Task to carry out — Below this line are records; write out exactly the lines from the one containing "window['3401bffd-a95a-48fa-a3c8-8fc80c53ed35'] = true;" through the one containing "content_type: application/x-javascript; charset=utf-8", with the pictures left out.

Exercise input —

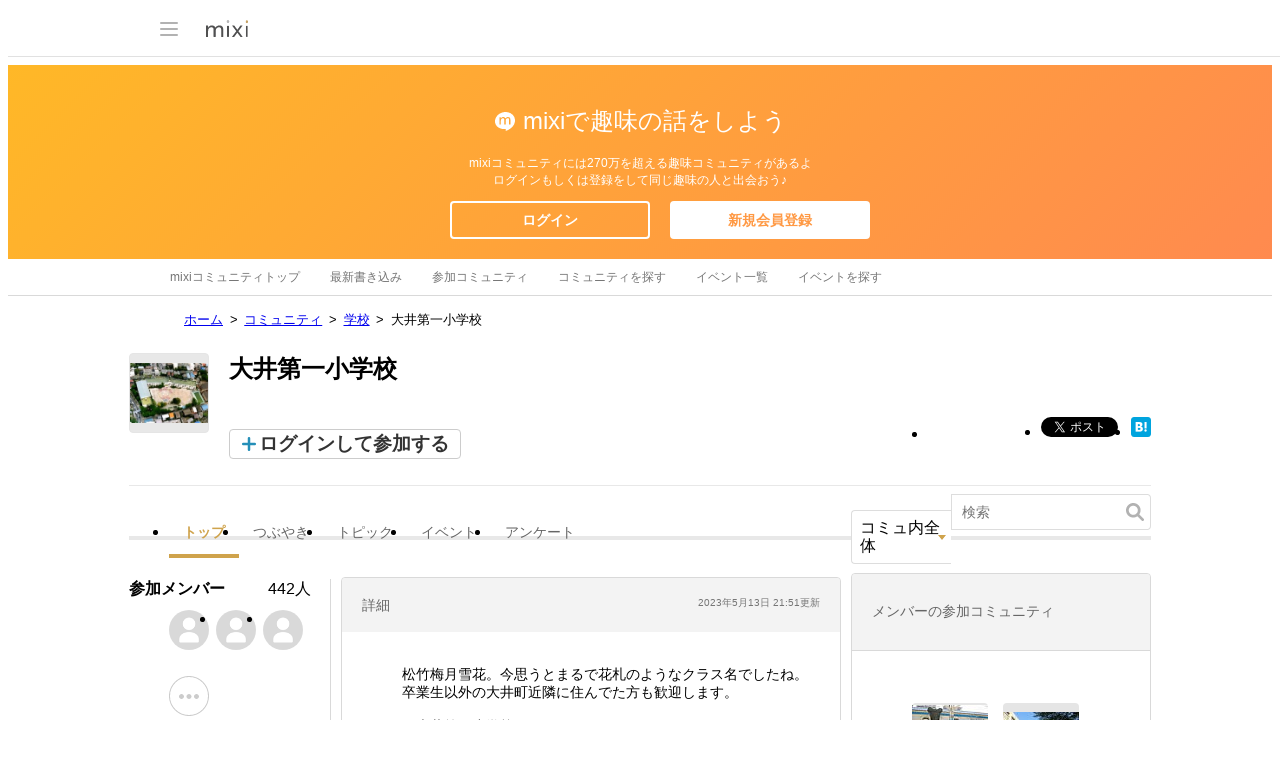

--- FILE ---
content_type: text/html; charset=utf-8
request_url: https://www.google.com/recaptcha/api2/aframe
body_size: 268
content:
<!DOCTYPE HTML><html><head><meta http-equiv="content-type" content="text/html; charset=UTF-8"></head><body><script nonce="jisgYx6d1wHB06R_CZBb6w">/** Anti-fraud and anti-abuse applications only. See google.com/recaptcha */ try{var clients={'sodar':'https://pagead2.googlesyndication.com/pagead/sodar?'};window.addEventListener("message",function(a){try{if(a.source===window.parent){var b=JSON.parse(a.data);var c=clients[b['id']];if(c){var d=document.createElement('img');d.src=c+b['params']+'&rc='+(localStorage.getItem("rc::a")?sessionStorage.getItem("rc::b"):"");window.document.body.appendChild(d);sessionStorage.setItem("rc::e",parseInt(sessionStorage.getItem("rc::e")||0)+1);localStorage.setItem("rc::h",'1768933312418');}}}catch(b){}});window.parent.postMessage("_grecaptcha_ready", "*");}catch(b){}</script></body></html>

--- FILE ---
content_type: application/javascript; charset=utf-8
request_url: https://fundingchoicesmessages.google.com/f/AGSKWxUi8yGELvRMVA2GnNK95AgG2rdERUg5NMwolacEPU9SvdTfj78ITEP7cA0K5WNMrFnzpjvsmFFz4jDVgTHNhXT_aZtpu8bF40ffJPoy_-kZx5tfs9gVjIWLeNO3El8667-wZ7aSBieUkbkooTKEYTqDD1o9QgC5BfmctgP9LKKeNHNW8X582ZNq3Vlf/_-tower-ad-_text_ads./ads_300_/adv03./ads_check.
body_size: -1289
content:
window['3401bffd-a95a-48fa-a3c8-8fc80c53ed35'] = true;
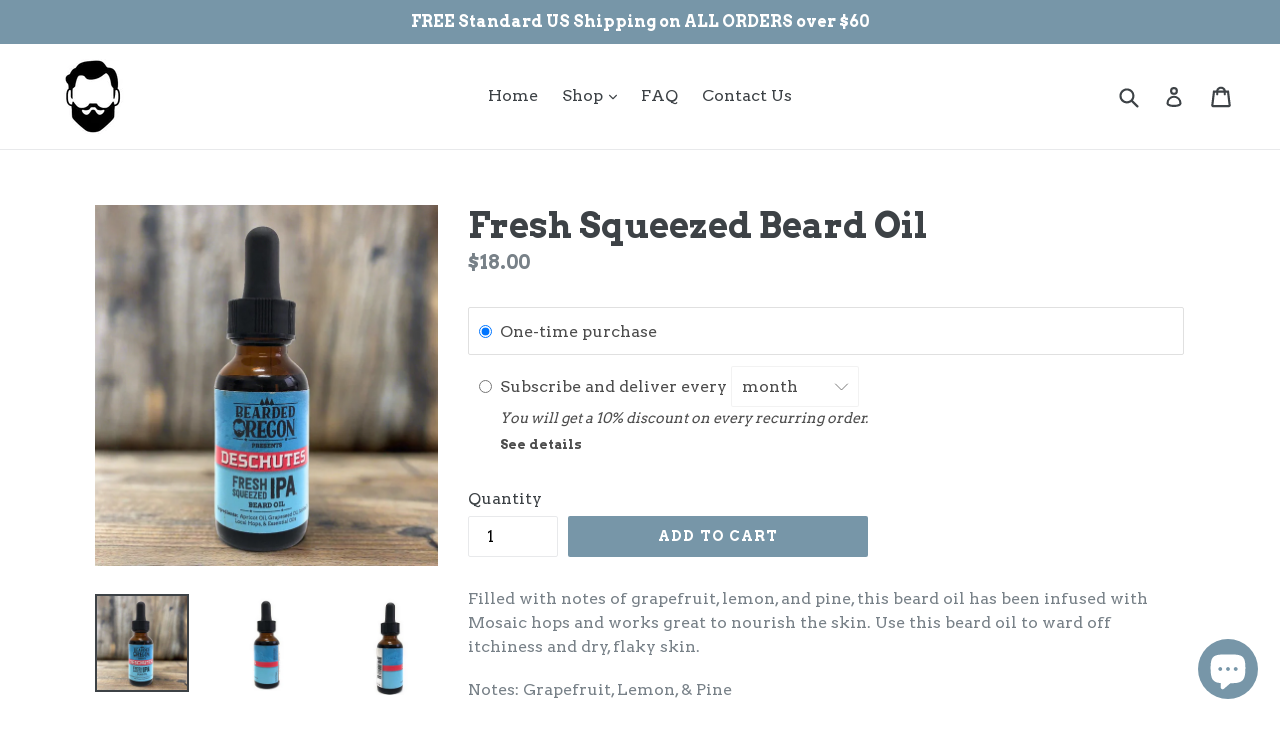

--- FILE ---
content_type: application/x-javascript
request_url: https://app.sealsubscriptions.com/shopify/public/status/shop/bearded-oregon.myshopify.com.js?1769289459
body_size: -288
content:
var sealsubscriptions_settings_updated='1765587749';

--- FILE ---
content_type: application/x-javascript; charset=utf-8
request_url: https://bundler.nice-team.net/app/shop/status/bearded-oregon.myshopify.com.js?1769289459
body_size: -354
content:
var bundler_settings_updated='1646184464';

Output for this exercise —
window['3401bffd-a95a-48fa-a3c8-8fc80c53ed35'] = true;

--- FILE ---
content_type: application/x-javascript
request_url: https://app.sealsubscriptions.com/shopify/public/status/shop/bearded-oregon.myshopify.com.js?1769289459
body_size: -288
content:
var sealsubscriptions_settings_updated='1765587749';

--- FILE ---
content_type: application/x-javascript; charset=utf-8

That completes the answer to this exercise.